ALBANY -- Warmer winters and longer lake-effect snow seasons.

Summers hotter by nine degrees.

Lower levels of water in the Great Lakes.

The demise of New York's MacIntosh and Empire apples.

Poor conditions for brook trout and salmon; better conditions for bass.

Climate change will radically transform New York State by 2080 in ways unimaginable today, affecting everything from the kinds of birds flying overhead to the crops farmers will be able to grow, according to a report released Wednesday.

More than 50 scientists worked three years to complete the study, which is intended to send a wake-up call to residents, urban planners, water resource managers and businesses with a simple message: New York must begin now to adapt to a warming climate over the coming decades.

"We have to realize that a lot of the things we do today, the crops we grow, how water systems are designed, are based on climate data 50 years old," said Arthur DeGaetano, one of the study's principal investigators. "But with climate change, we have to start incrementally rethinking how they might change."

DeGaetano is a researcher from Cornell University. The report was released by Clim-

AID, a group of researchers from a variety of disciplines from Cornell, Columbia University, the City University of New York and other institutions. "The state has the potential capacity to address many climate-related risks, thereby reducing negative impacts and taking advantage of possible opportunities,"

The 600-page study provides insight into how communities across the Empire State will be hit by climate change over the next 70 years. The $1.5 million study was funded by the New York State Energy Research and Development Authority, a state agency.

An authority spokesman said the three-year study cost $1.5 million, which was matched by the universities in staff time and other resources.

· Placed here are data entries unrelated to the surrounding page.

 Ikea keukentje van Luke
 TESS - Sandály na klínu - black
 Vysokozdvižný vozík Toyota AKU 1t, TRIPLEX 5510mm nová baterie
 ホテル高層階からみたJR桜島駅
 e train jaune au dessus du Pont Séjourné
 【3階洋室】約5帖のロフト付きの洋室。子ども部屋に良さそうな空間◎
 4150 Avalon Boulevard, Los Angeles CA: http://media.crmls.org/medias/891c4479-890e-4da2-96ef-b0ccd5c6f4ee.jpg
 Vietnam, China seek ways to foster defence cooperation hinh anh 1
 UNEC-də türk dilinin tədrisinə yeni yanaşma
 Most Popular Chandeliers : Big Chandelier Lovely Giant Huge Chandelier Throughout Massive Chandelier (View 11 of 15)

The study comes as global warming remains a controversial issue for some Americans, though polls tend to find that most Americans believe the climate is changing. Some conservatives say the global warming issue is fueled by environmentalists seeking to achieve political changes that will end up hurting business interests.

"Science is not only not settled on this issue, but science has been proven wrong on many of these studies over the years," said Michael Long, the state Conservative Party chairman. "Sometimes, you can't look that far into the future."

The ClimAID study's snapshots of various regions provides sobering predictions -- from lower Great Lakes water levels to less snow in winter tourist regions and even the loss of MacIntosh apple crops.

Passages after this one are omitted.